Kocot and Hatten
Jessica Berwind Gallery; Levy Gallery
Scale/Ratio, 1988–89, is a collaborative installation by the artist team of Marcia Kocot and Tom Hatten. Its most demanding and rewarding feature is that it occupies the exhibition space of two distinctive galleries and relies on the viewer’s having seen both in order fully to experience the piece. The Levy Gallery at Moore College of Art is a large institutional space, beautiful (by contemporary standards) in its white readiness to receive works of art. The Jessica Berwind Gallery is a small 19th-century residence-turned-gallery made up of two nearly square rooms, complete with fireplaces and original architectural details. The difference in the size and character of these spaces affects the reception of the work and quickly identifies the issue of context as a primary concern. Furthermore, it establishes the scale/ratio theme as central to this work’s visual play of resemblance and comparison.
The same elements—two freestanding paintings and a graphic diagram—are placed in both galleries. The paintings are divided vertically—half black, half white—and supported by a flat steel base. The black and white sides line up across from each other, as if in a mirror. All the elements line up to reinforce the 2:1 ratio. Canvas, linen, weave, tack head, stretcher bars, corner braces—all are subject to the scale/ratio factor. This factor extends to the graphic image, which is painted a high-pitched yellow and flat black and which illustrates a diagram of iron filings shaped by a magnetic field. At the Levy Gallery, this piece directly covers a large dividing wall and is seen before one reaches the paintings behind it. At Berwind, the same piece, only half the size, lies like a rug on the floor. The paintings stand directly over that piece on the floor above it. In both cases, the graphic image seems to represent the energy generated by the two facing canvases. This connection comes to the viewer, however, as an afterthought, and one has to approach the image a second time looking for its relationship to the paintings. The strength of the freestanding paintings is less a result of the implied field of energy than of their enigmatic physical presence.

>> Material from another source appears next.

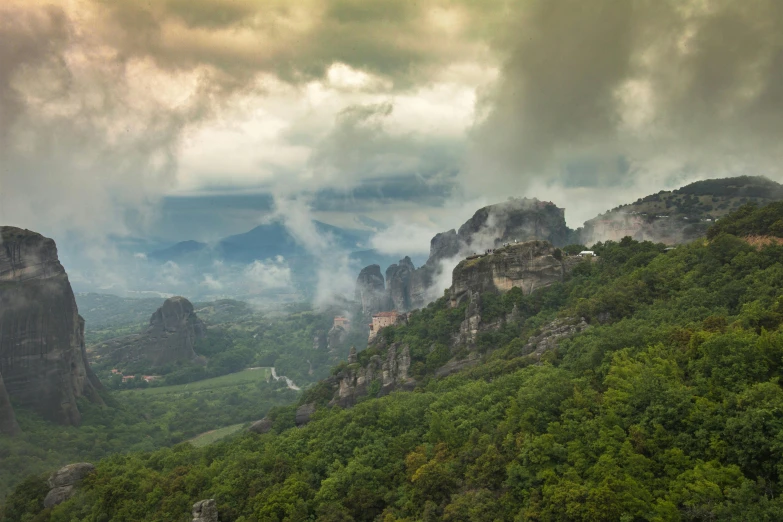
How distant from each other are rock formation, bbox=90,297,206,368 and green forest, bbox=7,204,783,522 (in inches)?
4948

The artists remove the paintings from the wall, exposing both front and back and providing more than one point of approach. With their traditional attachment to the wall broken, the works’ materiality is reinforced. The surface as carrier of illusion and meaning becomes secondary to the real space of the installation. By dislocating these paintings, Kocot and Hatten have shifted our attention to the language of sculpture. The objects stand alone in real space and relate to one another in terms of size and presence. This notion of presence is central to the viewer’s experience of the work, and links it with the current reevaluation of ’60s conceptual approaches. It is, however, less a critique of those original issues than a direct participation in them. In particular, the work evokes Barnett Newman’s idea of presence. For Newman, scale functions to deny the physical boundaries of painting, and to bring the viewer in touch with pure concept. Here the concept is housed in the paintings-turned-objects and their real boundaries address the viewer. And again the self-referential system implies that meaning lives in how and not what we perceive. Scale/Ratio leaves the impression that if there are few new questions in this territory, there is convincing evidence that the old ones remain valid.